Charles Munger’s sister, Molly Munger, a civil rights attorney based in Southern California, contributed $44 million to the support of Proposition 38, which proposes a competing alternative to Brown’s tax plan, providing revenue raised through increased taxes directly to schools instead of via state coffers.

Opponents of Proposition 38 have raised a comparatively meager $42,000 with the top donor listed as the California Chamber of Commerce.

Proposition 37, which would require food companies to label items sold to consumers that are made from plant or animals with genetic alterations, has a large financial discrepancy between support ($8.4 million) and opposition ($45 million).

Monsanto, an agricultural biotechnology company that has engineered the seeds of agricultural products to resist pesticides the company also manufactures, has contributed about $8.1 million to opposing the initiative.

Other companies, such as Dupont ($5.4 million), PepsiCo. ($2.1 million), Grocery Manufacturers ($2 million) and BASF Plant Science ($2 million) also made multi-million dollar contributions to defeating the proposition.

On the other side, Health Resources LLC was the largest donor at $1.1 million in support of Proposition 37.

Proponents of Proposition 31, which would implement a number of changes and restrictions to the state budget process if approved, received about $4.4 million, while opponents garnered just under $600,000.
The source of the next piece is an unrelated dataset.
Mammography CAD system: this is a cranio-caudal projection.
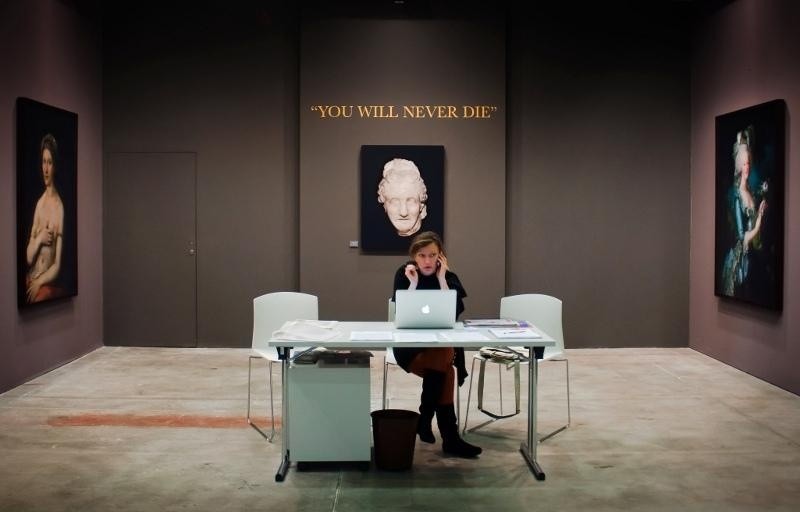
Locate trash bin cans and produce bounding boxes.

Proposition 35, which seeks to increase penalties for human trafficking, has had no contributions in opposition. Chris Kelly, who ran for California Attorney General unsuccessfully in 2010, has given $2.3 million in support of the proposition.

Finally, Thomas Steyer, a prominent financier, poured $28.5 million into support of Proposition 38, which would require multi-state businesses to pay income taxes based on the percentage of the sales in California. The revenue would be dedicated to clean-energy projects.

General Motors contributed $20,000 in opposition to the initiative.